Merriam-Webster claims OpenAI used approximately 100,000 articles, encyclopedia and dictionary entries to train ChatGPT without authorisation.
The popular English language dictionary Merriam-Webster has filed a lawsuit against OpenAI, accusing the company of using copyrighted material to train its ChatGPT model.
The lawsuit, filed alongside its parent company, Encyclopedia Britannica, claims that OpenAI copied more than 100,000 articles, encyclopedia entries, and dictionary entries from online sources. The complaint alleges that this content was used to teach ChatGPT how to generate responses to user prompts without authorisation.

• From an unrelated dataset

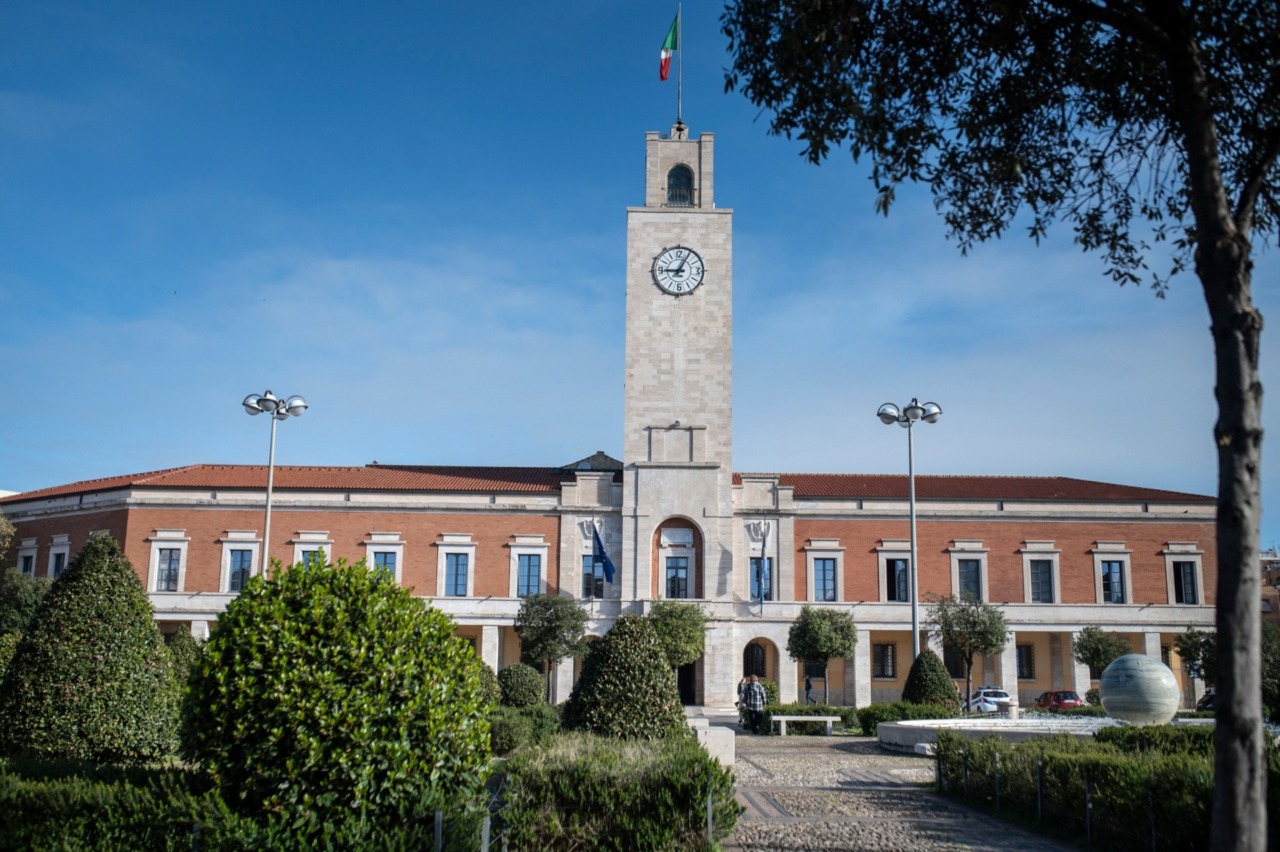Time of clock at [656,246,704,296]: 9:04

OpenAI violates copyright in three ways: large-scale copying of protected material, using that content to train its AI, and generating outputs that resemble the original content, the company alleges.
ChatGPT’s responses often contain “verbatim or near-verbatim reproductions” of information from the dictionary’s content, the lawsuit claims. That then pushes users who would otherwise visit their website away.
“Defendants’ ChatGPT-based AI products free ride on Plaintiffs’ trusted, high-quality content … by cannibalising traffic to Defendants’ websites with AI-generated summaries of Plaintiffs’ own content,” the lawsuit said.
Information from the dictionary has also been used in AI hallucinations: responses that AI systems invent when they do not have enough information to answer a user’s query, the lawsuit argues.
ChatGPT’s replies also “misleadingly omit” portions of the dictionary’s content, which makes its explanations “incomplete and inaccurate”.
The plaintiffs are seeking financial damages and a court order that would permanently prevent OpenAI from continuing the alleged practices.
Euronews Next contacted OpenAI about the lawsuit, but did not receive an immediate reply.